Sharply higher from the open, an upward flourish in the last hour pushed the Dow Jones Industrial Average’s gain to 4.2 per cent at the closing bell on Wednesday, while the broader S&P 500 added 4.3 per cent and the Nasdaq Composite surged 4.2 per cent.

The Dow ended the day at 12,045.68, up 490.05 points; the S&P was at 1,246.96, up 51.77, and the tech stock-heavy Nasdaq rose 104.83 to 2,620.34.

Announced before the Wall Street markets opened, the central banks of the United States, the eurozone, Britain, Japan, Canada and Switzerland said they would make cheaper US dollars available to commercial banks facing a lack of liquidity in the markets – a move understood to be targeted at strained European banks.

That led a clutch of other generally positive news for the markets.

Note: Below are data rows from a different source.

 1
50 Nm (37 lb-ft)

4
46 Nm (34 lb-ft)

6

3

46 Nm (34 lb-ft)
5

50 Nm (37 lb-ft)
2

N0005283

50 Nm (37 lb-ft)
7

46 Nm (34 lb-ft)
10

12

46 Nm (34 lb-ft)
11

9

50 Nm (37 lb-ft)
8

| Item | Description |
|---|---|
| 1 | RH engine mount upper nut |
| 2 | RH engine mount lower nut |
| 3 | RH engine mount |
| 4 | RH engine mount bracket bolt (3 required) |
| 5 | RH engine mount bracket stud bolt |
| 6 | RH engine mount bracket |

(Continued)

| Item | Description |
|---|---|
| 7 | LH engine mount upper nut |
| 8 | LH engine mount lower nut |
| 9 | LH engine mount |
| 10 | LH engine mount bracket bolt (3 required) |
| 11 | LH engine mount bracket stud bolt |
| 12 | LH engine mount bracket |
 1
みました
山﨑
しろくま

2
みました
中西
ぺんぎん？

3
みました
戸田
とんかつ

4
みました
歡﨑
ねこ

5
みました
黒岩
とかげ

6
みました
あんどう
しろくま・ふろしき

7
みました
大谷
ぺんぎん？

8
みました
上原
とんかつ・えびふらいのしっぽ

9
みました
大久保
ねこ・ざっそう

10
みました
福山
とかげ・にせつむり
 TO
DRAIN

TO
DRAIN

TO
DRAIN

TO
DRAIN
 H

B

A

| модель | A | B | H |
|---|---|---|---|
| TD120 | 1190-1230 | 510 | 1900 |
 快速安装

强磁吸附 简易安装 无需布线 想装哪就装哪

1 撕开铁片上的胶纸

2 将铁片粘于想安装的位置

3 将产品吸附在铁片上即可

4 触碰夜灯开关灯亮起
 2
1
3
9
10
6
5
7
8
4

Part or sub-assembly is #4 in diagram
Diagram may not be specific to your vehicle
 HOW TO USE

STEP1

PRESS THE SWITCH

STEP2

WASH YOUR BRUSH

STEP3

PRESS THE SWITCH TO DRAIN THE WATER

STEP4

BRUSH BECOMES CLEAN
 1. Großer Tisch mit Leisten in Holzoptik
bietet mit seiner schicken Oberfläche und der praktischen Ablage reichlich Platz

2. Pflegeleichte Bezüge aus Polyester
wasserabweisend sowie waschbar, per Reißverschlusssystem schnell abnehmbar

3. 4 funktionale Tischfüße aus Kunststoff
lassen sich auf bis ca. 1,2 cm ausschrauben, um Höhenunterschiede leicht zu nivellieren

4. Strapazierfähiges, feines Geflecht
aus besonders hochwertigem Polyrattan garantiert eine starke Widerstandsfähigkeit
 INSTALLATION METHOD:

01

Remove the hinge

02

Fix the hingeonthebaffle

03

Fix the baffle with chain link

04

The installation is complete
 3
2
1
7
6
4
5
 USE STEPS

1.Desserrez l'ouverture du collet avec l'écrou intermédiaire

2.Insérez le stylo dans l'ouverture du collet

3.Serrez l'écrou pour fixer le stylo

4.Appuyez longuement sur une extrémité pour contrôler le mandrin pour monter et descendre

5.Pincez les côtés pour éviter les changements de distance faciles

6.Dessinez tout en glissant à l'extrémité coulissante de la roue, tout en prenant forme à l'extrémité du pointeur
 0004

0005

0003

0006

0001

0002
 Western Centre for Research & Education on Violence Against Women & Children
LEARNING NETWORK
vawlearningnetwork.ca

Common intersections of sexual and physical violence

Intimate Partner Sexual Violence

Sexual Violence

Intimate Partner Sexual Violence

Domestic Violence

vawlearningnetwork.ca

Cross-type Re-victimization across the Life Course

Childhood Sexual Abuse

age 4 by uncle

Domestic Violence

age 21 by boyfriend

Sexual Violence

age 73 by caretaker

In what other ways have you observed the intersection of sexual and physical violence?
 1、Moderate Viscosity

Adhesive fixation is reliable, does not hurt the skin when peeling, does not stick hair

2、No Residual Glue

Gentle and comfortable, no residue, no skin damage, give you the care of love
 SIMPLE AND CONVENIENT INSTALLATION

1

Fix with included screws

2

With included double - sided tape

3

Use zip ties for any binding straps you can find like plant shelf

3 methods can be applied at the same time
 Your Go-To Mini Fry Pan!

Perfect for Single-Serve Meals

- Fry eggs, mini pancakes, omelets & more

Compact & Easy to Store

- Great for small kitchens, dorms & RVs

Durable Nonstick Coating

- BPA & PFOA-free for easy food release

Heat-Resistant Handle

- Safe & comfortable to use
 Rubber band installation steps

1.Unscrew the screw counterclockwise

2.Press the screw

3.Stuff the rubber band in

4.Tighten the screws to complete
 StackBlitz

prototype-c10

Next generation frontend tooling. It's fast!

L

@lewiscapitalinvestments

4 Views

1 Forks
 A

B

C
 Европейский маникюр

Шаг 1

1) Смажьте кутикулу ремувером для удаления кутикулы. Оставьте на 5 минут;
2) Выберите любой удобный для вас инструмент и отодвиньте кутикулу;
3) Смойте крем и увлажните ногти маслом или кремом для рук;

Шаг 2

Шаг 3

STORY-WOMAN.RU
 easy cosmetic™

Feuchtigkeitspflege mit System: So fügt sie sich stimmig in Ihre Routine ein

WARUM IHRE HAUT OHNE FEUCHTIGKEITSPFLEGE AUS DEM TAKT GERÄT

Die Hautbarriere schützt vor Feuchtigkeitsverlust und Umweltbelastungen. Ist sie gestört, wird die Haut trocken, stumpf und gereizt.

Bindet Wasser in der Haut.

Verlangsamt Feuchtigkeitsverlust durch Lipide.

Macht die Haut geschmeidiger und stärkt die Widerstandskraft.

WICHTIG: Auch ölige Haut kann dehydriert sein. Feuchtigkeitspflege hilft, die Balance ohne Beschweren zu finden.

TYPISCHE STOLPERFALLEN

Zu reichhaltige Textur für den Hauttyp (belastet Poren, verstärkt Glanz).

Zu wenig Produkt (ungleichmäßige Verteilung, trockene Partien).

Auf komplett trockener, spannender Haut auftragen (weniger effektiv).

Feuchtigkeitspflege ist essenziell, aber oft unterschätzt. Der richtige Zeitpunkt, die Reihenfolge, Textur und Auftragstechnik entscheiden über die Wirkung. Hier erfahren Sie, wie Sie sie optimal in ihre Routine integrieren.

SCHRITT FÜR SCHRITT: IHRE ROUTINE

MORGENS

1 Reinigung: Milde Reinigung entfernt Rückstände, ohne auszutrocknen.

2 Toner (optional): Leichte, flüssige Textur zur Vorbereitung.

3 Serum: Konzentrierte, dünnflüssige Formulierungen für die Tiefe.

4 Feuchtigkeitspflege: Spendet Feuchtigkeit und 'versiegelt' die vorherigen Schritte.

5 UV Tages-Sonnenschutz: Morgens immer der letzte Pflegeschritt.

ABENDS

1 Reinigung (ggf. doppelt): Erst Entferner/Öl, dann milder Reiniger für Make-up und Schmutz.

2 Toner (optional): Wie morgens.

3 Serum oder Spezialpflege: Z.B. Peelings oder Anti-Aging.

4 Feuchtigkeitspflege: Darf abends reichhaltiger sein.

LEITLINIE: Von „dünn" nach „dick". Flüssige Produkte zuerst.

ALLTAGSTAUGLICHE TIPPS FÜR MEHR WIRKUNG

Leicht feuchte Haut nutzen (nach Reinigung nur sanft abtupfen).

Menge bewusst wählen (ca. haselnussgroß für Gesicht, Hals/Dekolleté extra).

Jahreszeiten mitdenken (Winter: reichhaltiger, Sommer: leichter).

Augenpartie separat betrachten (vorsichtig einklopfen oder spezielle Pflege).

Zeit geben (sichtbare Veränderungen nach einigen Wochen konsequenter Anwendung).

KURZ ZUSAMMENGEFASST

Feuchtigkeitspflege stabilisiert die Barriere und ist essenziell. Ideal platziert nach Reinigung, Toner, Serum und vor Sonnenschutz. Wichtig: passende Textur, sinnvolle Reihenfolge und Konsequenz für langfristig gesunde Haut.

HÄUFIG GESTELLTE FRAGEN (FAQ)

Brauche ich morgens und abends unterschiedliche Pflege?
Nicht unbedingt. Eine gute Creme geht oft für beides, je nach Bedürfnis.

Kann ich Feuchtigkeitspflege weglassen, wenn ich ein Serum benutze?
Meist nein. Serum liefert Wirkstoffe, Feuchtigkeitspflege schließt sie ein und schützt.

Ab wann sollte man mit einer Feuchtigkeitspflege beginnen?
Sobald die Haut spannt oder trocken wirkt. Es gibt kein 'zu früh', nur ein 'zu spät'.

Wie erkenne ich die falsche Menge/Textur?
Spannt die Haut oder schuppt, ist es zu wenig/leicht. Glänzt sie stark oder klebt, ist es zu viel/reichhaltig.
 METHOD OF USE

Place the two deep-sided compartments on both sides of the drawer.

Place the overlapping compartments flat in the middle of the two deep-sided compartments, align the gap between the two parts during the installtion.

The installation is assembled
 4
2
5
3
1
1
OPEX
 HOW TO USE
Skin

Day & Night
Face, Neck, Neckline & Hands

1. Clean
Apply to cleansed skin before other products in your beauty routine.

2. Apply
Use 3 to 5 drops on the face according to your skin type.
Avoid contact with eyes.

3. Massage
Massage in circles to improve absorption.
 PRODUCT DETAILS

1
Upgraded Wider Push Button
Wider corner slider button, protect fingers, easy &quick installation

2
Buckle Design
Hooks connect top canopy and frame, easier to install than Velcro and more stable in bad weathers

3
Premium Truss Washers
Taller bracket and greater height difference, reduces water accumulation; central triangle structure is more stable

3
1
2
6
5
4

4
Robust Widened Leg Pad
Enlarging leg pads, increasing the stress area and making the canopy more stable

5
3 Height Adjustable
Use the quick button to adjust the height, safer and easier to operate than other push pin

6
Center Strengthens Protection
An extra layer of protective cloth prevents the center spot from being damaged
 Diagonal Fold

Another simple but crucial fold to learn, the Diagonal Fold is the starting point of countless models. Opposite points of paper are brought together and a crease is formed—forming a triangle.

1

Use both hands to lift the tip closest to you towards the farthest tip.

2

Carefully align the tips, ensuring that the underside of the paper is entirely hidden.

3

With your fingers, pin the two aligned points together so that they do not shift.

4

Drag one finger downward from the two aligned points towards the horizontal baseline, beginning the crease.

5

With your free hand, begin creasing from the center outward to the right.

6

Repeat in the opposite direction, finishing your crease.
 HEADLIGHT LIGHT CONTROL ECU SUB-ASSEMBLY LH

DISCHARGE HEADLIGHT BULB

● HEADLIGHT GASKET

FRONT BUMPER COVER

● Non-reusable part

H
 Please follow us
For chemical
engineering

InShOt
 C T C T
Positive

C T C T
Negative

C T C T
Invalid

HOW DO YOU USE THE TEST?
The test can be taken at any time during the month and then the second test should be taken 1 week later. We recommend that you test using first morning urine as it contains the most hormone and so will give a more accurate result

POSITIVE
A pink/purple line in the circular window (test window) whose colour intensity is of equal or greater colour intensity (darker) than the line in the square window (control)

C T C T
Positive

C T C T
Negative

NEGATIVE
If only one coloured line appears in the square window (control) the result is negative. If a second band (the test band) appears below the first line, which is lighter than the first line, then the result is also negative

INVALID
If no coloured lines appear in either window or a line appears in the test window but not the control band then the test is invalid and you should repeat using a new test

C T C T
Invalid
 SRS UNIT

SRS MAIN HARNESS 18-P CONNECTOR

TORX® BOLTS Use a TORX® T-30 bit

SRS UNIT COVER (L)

China’s central bank cut its reserve requirement for banks, a move to boost its economy; Canadian growth for the third quarter came in at a strong 3.5 per cent rate; and the US delivered better-than-expected data on private sector job creation, pending home sales and business activity in the important Chicago region.

“The major averages moved sharply higher as the Federal Reserve joined five other central banks to ease the strain on financial markets by reducing the interest rate on dollar swaps,” said Scott Marcouiller of Wells Fargo Advisors.

All 30 members of the Dow blue chips were higher, led by JPMorgan Chase’s 8.4 per cent gain and Alcoa’s 7.6 per cent jump.